Текст, таким образом, написан на полях и адресован тому, чей демарш он берет в свидетели. Отсюда, очевидно, тон и обращение, как в игре. Что не мешает, а, наоборот, помогает выстроить систему проницательных замечаний о романическом (не о романе, заметьте), в которых нельзя не увидеть in nucleo[654] уже в 1964 году некоторые черты более поздней практики, последних и новейших проявлений Барта-писателя[655].
Барт действительно очень много говорит о себе в этом тексте, написанном в пылу любовного увлечения, не боясь зеркальных эффектов, наоборот, возможно, даже сознательно желая их. Он настаивает на том, что фрагментарное письмо находит свою завершенность в текстах, которые не являются ни эскизами, ни заметками, ни записями в дневнике, а представляют собой «осколки языка». Он дает им имя, которым уже назвал свою практику письма: «происшествия», «вещи, выпадающие, легко, но в движении, которое не бесконечно: прерывистая непрерывность снежинки»; ибо «в них царит фундаментальное время свободных литератур, последнее завоевание языка (если верить его предыстории): индикатив»[656]. Некоторые замечания о скорости, о романическом, присутствующем во фрагменте, предвосхищают последний его курс в Коллеж де Франс о хайку. Но, самое главное, этот текст говорит о желании: не только «желании к мальчикам», которое, как пишет Барт, никогда не окультуривается в этих текстах, но о желании, конвоируемом письмом: «В текстах Ф. Б. нет ни одного не-желанного объекта. Автор создает обширную метонимию желания: заразительное письмо, которое обращает на своего читателя само желание, из которого оно образовало вещи»[657]. Это прекрасные слова – с их эмоциональностью встречи, удовольствием писать о другом и для другого, чувством сообщничества, которое дает чтение себя через другого. Вплоть до смерти Барта они с Франсуа Броншвейгом будут часто видеться, ужинать вдвоем или втроем с Югом Отексье, компаньоном Франсуа, с которым он открыл галерею французской фотографии и книг по искусству Texbraun на улице Мазарини. До этого у них был маленький магазинчик на блошином рынке Клиньянкур, быстро снискавший популярность у любителей фотографии благодаря хорошо подобранному ассортименту[658]. Можно предположить, что именно им Барт частично обязан своими знаниями в области истории фотографии.
Литературная критика
В течение 1960-х годов Барт не довольствуется дружескими посещениями литературной среды. Он продолжает свою работу, анализируя и открывая литературу в трех темпоральностях, представленных изучением классики (прошлое), современной литературы (настоящее) и авангарда (будущее). В то же время он ведет исследование методов чтения и объяснения, благодаря которым сыграет важную роль в становлении литературного структурализма или того, что иногда называют литературной семиологией.

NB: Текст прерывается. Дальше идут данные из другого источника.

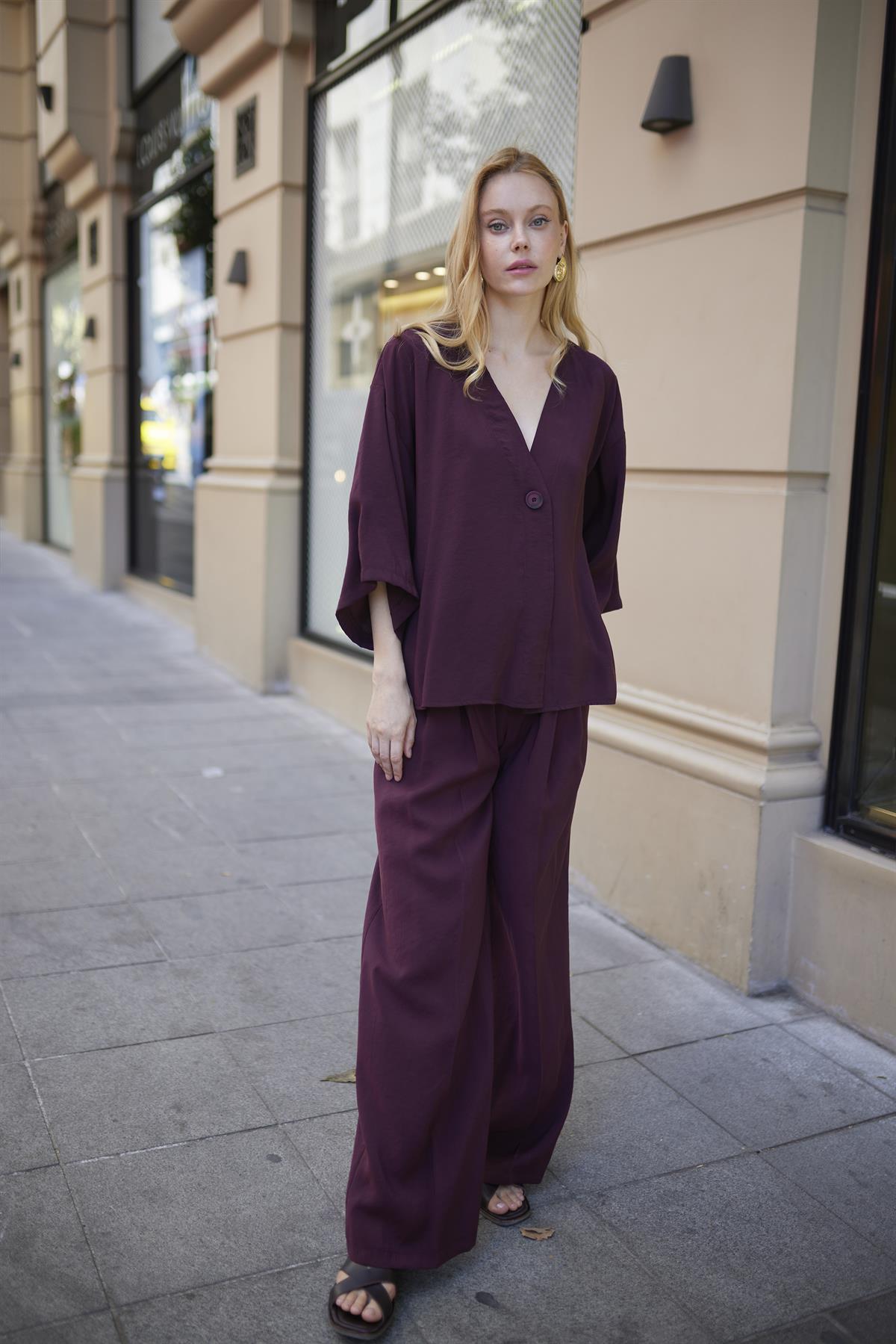 51173 BLUZ PANTOLON TAKIM MÜRDÜM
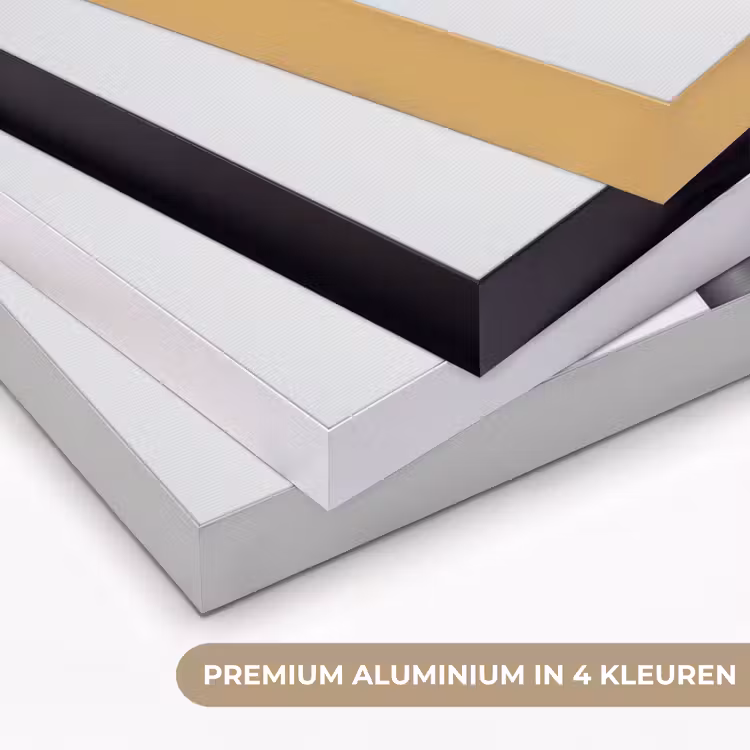 Art Frame - Hak - Wijn - Minimalistisch - Zwart — 2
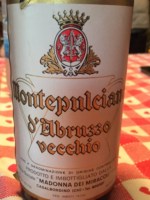 Casal Bordino Montepulciano d'Abruzzo Vecchio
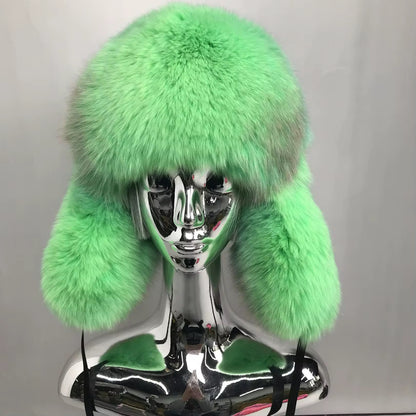 Russian Style Fur Trapper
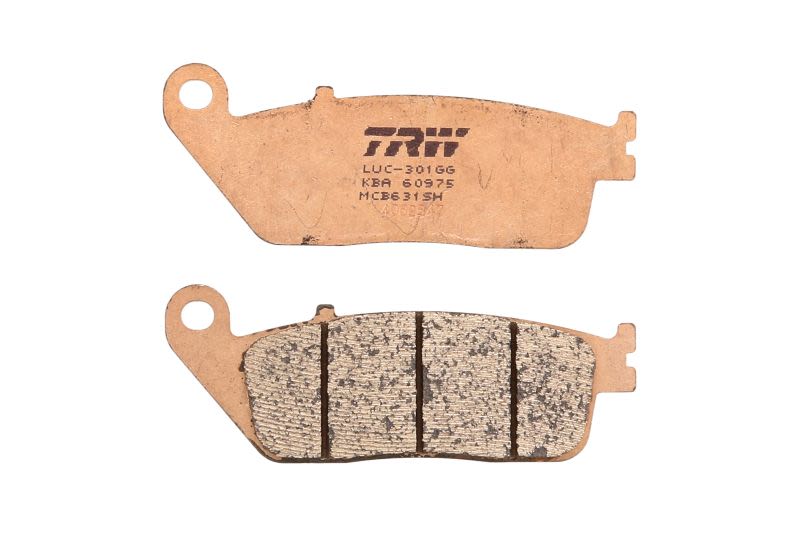 Set plăcuțe frână disc TRW înălțime 38,9 mm, lungime 102,1 mm, SH, spate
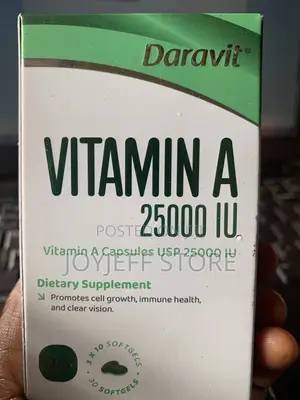 Daravit Vitamin a 25000 Iu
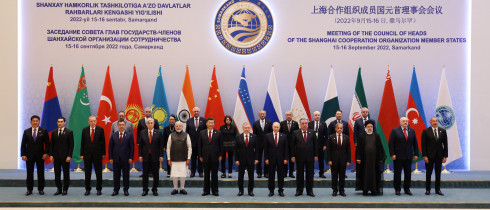 22nd Summit of SCO Council of Heads of State in Samarkand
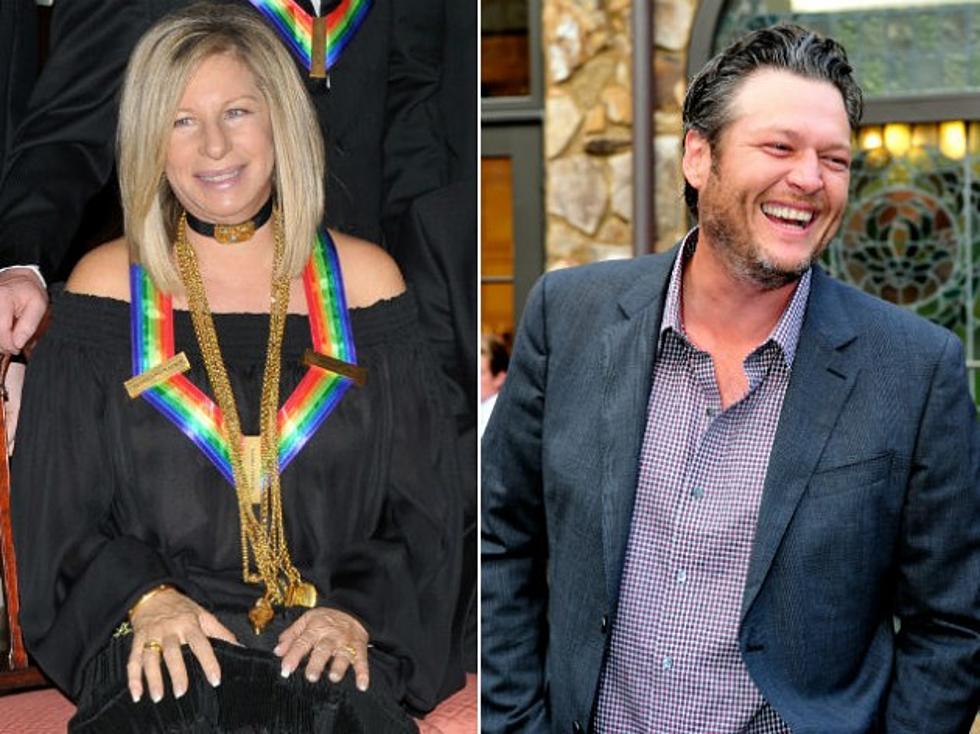 Blake Shelton and Barbra Streisand Share ‘I’d Want It to Be You’ Duet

Первая сфера его деятельности – это современная литература, на которую он продолжает публиковать рецензии в журналах. Он разбирает несколько важных произведений литературной критики или эссе, которые могут способствовать формированию новой концепции литературы, например «Кафку» Марты Робер, «Историю безумия» Фуко, биографию Пруста, написанную Пейнтером, первый том «Проблем общего языкознания» Бенвениста и т. д. Барт остается верен авторам, которые были ему близки на протяжении предшествующего десятилетия: Раймону Кено – он посвящает ему важную статью в Critique в момент выхода «Зази в метро» в 1959 году, представив это произведение памятником антилитературы, разрушением мифа о литературе; Кейролю – к переизданию «Чужеродных тел» в карманном издании он в 1964 году написал послесловие; Батаю – его «Историю глаза» он рецензирует в 1963 году. Эти прочтения объединяет пристальное внимание к эффектам поверхности, к мимолетным касаниям голосов, как он пишет в связи с Кейролем: «Подобно ласке, слово остается здесь на поверхности вещей, поверхность – вот его вотчина»[659]. Хотя он различает искусство исчерпывающего описания поверхностей у Роб-Грийе и стремление держаться ближе к земле у Кейроля, ему важно включить творчество последнего в контекст теоретических споров об авангарде. То же самое он делает с Батаем. Все, пишет он по поводу «Истории глаза», дается на поверхности и без иерархии. Это развертывание мира, лишенного изнанки или глубины, подталкивает скорее к экспликации, чем к интерпретации, экспликации как постепенному развертыванию поверхности, текстуальной ткани.